Sahgal unwinds his pitch to Hunter and store owner Kim Wilson. His coach helps out, particularly when more detailed questions come up.
Can they get extras of the brass tea infusers that come with the set? Can they buy the teas individually? And most crucially, what’s the price?
“So we have to work on pricing,” says Wilson, the shop owner. But, “we are interested and definitely want to support you.”
They imagine including the teas in store-made gift baskets. Can he do an in-store sampling later for customers? Yes, Sahgal says. He’s already done some at farmers markets.
Hunter gives him her card. He slips it into his wallet. At Kramer’s suggestion he offers his own business card. They say goodbye. K.C. and the Sunshine Band is playing on the shop’s speakers. “Oh, that’s the way, uh-huh, uh-huh, I like it, uh-huh, uh-huh.” Sahgal walks only a short distance away, then stomps his foot in spontaneous joy. “I did it!” he tells Kramer.
“I spoke well.”
Anne Jones, the shop’s produce manager, comes over, asks if she can buy his box of samples for herself, and offers him a check.
Sahgal calls his mom to find out who the check should be made out to. “They are buying my box,” he tells his mom over the phone. Then he does that joyful stomp again and again. “I did it mom! I love you.”

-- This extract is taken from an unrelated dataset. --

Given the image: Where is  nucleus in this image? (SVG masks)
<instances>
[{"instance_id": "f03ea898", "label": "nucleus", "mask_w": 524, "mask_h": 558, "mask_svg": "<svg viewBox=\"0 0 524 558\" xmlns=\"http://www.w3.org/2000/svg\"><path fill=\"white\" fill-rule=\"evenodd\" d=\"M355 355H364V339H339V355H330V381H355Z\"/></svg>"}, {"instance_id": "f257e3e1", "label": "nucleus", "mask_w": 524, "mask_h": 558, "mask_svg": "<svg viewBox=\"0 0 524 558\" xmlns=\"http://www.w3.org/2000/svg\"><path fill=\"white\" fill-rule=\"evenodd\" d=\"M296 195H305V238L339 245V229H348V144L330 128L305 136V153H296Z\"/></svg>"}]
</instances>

Weeks later, a buyer for Lucy’s Market put in an initial order for 25 containers of Chai Ho Teas.
Kramer has other clients. She helps them apply for jobs or learn their roles in existing positions. “We really aim to find things that are not things you would expect people with disabilities to be able to do. And we support them to succeed.”
The goal: that eventually they won’t need much support beyond quick weekly check-ins.
Of about 20 clients, Sahgal is the only one who has his own business.
She complimented him on his cold call. “Your presence and your joy is what sells it.”